Maia Sandu presidenta de Moldavia

También, durante esta Asamblea se trabajó sobre el informe acerca de las Medidas adoptadas y progresos alcanzados en el seguimiento y la aplicación de la Declaración y la Plataforma de Acción de Beijing y los resultados del vigésimo tercer período extraordinario de sesiones de la Asamblea General lanzado en julio de este año. En una parte de dicho informe, se detalla el compromiso de la ONU para llevar a cabo una sólida perspectiva de género en cada una de sus políticas y acciones. Se observa una tendencia ascendente y constante del porcentaje de informes del Secretario General que incluyen una perspectiva de género. Durante la Asamblea del 2020 el 70% de los informes presentados por el Secretario General incluía perspectiva de género. Vale la pena hacer la siguiente aclaración: es importante que dichos informes tengan una perspectiva de género pero eso debe verse reflejado en los espacios llevados a cabo por la ONU y en sus propios recintos. Por más que en muchas comisiones del organismo internacional se haya alcanzado la paridad de género o al menos se esté muy cerca, eso debe verse en la Asamblea General, el evento principal donde el mundo tiene los ojos puestos sobre la ONU y las relaciones internacionales de los países miembro. Es el momento donde se muestra y demuestra todo. También es importante aclarar que por más que haya presencia de mujeres en la Asamblea, es fundamental que haya un entorno propicio a la participación de estas.

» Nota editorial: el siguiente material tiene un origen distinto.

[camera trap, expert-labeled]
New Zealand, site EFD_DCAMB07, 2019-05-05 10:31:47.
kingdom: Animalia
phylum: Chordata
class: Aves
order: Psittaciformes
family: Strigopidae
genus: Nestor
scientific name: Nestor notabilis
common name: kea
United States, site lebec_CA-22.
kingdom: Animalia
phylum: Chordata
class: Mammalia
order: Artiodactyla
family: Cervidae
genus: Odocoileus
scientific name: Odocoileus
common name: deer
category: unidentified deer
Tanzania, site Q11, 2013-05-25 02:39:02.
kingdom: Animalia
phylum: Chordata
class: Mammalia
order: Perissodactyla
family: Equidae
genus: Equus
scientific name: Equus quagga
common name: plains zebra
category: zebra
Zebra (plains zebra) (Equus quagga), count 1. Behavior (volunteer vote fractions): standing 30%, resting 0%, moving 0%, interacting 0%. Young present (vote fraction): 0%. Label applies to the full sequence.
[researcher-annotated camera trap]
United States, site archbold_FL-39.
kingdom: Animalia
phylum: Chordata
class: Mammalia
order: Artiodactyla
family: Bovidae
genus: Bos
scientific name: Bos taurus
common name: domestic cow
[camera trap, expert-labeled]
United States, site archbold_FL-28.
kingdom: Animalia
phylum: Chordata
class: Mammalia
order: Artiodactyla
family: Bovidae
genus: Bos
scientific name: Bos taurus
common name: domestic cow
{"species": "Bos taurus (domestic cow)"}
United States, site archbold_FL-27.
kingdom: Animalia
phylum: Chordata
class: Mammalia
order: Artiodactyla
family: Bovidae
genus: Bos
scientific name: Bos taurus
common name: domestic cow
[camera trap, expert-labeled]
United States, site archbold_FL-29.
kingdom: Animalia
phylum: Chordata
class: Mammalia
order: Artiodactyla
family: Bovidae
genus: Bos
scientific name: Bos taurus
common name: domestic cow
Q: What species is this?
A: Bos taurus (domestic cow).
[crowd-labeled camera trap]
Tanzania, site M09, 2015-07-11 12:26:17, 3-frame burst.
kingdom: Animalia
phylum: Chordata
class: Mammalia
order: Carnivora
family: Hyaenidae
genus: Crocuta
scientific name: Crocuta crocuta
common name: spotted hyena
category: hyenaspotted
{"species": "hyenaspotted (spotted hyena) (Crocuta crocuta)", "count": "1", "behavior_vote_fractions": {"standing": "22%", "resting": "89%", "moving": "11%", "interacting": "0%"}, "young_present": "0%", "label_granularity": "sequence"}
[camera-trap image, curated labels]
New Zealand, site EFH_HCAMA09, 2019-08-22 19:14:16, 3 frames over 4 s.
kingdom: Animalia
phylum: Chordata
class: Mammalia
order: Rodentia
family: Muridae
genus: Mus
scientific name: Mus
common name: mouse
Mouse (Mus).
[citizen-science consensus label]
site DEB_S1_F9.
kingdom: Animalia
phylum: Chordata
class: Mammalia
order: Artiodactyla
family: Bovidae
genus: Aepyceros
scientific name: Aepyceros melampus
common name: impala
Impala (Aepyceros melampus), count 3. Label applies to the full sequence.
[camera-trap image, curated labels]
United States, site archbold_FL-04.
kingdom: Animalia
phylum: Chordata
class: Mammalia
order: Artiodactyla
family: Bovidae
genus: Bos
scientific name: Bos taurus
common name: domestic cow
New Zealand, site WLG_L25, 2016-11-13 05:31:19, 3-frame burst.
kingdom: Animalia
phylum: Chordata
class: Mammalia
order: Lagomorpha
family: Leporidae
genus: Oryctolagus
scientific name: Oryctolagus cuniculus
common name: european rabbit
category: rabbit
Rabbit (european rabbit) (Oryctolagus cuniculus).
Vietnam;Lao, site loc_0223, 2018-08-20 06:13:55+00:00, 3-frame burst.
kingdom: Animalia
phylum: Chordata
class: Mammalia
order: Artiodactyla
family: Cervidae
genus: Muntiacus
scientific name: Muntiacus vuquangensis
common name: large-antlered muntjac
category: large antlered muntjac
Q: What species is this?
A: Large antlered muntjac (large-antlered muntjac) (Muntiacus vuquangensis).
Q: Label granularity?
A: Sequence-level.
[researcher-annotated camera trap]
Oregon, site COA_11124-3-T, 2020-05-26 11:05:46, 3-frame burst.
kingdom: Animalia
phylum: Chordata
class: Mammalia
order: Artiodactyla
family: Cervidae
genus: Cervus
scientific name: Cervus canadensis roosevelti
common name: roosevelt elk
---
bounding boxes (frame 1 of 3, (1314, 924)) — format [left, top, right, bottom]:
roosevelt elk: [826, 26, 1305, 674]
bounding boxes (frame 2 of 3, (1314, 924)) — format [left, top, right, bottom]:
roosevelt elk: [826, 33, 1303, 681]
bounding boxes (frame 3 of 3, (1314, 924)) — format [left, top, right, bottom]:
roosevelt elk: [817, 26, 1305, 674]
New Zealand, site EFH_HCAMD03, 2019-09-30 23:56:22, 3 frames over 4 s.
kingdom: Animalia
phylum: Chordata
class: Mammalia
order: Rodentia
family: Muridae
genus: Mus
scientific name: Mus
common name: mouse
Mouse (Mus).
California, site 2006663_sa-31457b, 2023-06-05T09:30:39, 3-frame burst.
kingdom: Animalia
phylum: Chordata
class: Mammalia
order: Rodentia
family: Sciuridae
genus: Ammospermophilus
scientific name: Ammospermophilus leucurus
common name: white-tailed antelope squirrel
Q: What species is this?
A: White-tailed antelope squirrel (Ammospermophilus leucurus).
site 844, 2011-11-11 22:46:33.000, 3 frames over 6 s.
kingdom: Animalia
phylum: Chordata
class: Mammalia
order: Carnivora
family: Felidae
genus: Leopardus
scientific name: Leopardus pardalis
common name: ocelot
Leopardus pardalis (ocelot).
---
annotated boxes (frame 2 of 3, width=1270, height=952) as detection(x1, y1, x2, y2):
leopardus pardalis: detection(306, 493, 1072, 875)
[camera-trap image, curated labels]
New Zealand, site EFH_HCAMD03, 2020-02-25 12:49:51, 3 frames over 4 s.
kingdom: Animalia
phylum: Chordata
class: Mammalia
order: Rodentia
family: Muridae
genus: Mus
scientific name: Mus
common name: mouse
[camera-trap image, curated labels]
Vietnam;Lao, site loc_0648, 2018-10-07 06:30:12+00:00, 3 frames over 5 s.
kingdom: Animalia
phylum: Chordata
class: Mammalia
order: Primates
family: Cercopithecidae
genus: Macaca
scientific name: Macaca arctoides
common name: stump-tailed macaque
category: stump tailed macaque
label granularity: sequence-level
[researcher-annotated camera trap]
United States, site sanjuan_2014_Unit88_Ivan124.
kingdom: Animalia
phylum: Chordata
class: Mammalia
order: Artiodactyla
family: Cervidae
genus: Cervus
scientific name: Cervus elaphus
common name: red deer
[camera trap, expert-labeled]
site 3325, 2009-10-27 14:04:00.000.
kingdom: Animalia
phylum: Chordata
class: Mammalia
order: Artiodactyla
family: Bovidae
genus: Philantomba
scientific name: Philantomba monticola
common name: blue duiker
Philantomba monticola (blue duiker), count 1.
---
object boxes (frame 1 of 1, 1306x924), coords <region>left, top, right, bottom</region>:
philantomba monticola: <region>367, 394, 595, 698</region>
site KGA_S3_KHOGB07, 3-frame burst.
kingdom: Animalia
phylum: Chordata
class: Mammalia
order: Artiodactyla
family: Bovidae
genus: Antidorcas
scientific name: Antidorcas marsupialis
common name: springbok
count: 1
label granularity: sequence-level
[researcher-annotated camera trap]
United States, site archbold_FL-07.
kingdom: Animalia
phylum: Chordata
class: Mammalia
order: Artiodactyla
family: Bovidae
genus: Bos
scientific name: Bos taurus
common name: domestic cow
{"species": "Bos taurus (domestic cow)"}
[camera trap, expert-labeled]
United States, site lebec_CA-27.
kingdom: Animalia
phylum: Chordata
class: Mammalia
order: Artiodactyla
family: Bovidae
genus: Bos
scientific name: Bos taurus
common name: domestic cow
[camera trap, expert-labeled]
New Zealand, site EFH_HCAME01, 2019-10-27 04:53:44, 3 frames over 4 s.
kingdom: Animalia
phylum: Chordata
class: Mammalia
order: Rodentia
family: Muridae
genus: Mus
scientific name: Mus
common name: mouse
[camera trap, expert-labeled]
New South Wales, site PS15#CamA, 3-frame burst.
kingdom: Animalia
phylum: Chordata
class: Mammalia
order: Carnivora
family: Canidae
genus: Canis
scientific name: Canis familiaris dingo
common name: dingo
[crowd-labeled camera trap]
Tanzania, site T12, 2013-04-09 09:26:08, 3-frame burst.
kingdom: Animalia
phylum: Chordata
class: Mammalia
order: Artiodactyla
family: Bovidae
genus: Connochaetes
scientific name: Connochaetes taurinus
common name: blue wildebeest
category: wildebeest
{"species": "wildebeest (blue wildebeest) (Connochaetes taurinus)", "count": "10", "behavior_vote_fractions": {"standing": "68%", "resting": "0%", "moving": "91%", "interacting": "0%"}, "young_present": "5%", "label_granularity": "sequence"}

Es una realidad que la pandemia puso piedras en el camino para poder alcanzar el objetivo número 5: la paridad de género en todo el mundo para el 2030. Lo bueno de las piedras es que pueden correrse (a veces si son pesadas gracias a la ayuda y cooperación con otros, pueden correrse definitivamente). Los líderes del mundo cooperan y trabajan para alcanzar esto, pero no está siendo suficiente. Los números lo expresan. Lo primordial de la Asamblea General de la ONU es que lo hablado y debatido no permanezca allí, sino que trascienda toda frontera y limitación.